What this task involves:
Reproduce the article about the SWP's Pre-conference Bulletin starting with "Most SWP members" and going on through "very limited period.", swapping in "party members" wherever "SWP members" appears.

Text for analysis:
++++++++++

Worries, tensions and
opening the floodgates

This year’s first Pre-conference Bulletin of the Socialist Workers Party makes interesting reading - it shows that there are some real differences over Respect

Most SWP members regularly try to convince those outside their ranks that their internal party life is highly democratic. Often, they quote the right to form temporary platforms in the run-up to annual conference and the Pre-conference Bulletin, which is open to all members and normally comes out in three very thin issues per conference. In theory, it is supposed to encourage discussion amongst the membership for this very limited period.

However, anybody looking for real debate would be thoroughly disappointed. The normal bulletin starts with an introduction by the central committee, followed by deadly dull reports on Socialist Worker sales, the performance of the SWP’s bookshop, Bookmarks, and tips on how to put on a Saturday stall. Yawn.

Things are slightly different this year. Pre-conference Bulletin No1, 2004 starts with a surprisingly frank admission by the central committee that all is not well with the SWP. Instead of the usual boring reports, there are three further submissions which are more or less critical of Respect and the SWP’s role within it. Most importantly, prominent SWP veteran John Molyneux has penned an article. Reading between the lines, the comrade is unhappy with the SWP’s rightism in Respect and yearns for its rapid growth as a left reformist coalition so that the SWP can re-emerge in its ‘true’ revolutionary colours.

++++++++++

Given data:
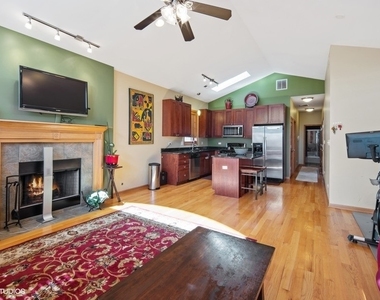 6332 S Ellis Avenue - Photo Thumbnail 1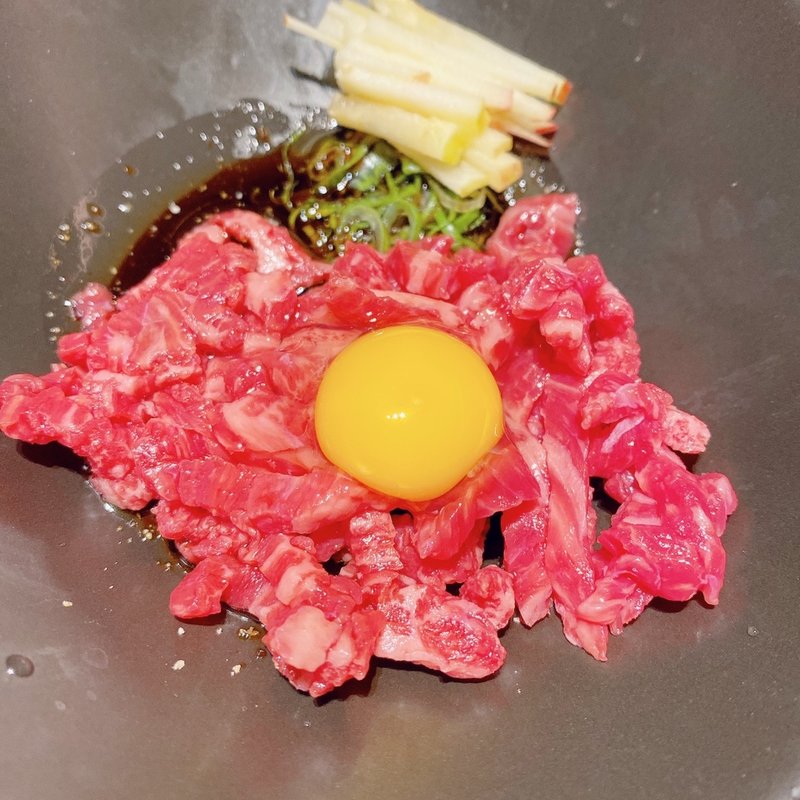 ユッケ(黒毛和牛焼肉ビーファーズ 光明池牧場)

++++++++++

Output:
Most party members regularly try to convince those outside their ranks that their internal party life is highly democratic. Often, they quote the right to form temporary platforms in the run-up to annual conference and the Pre-conference Bulletin, which is open to all members and normally comes out in three very thin issues per conference. In theory, it is supposed to encourage discussion amongst the membership for this very limited period.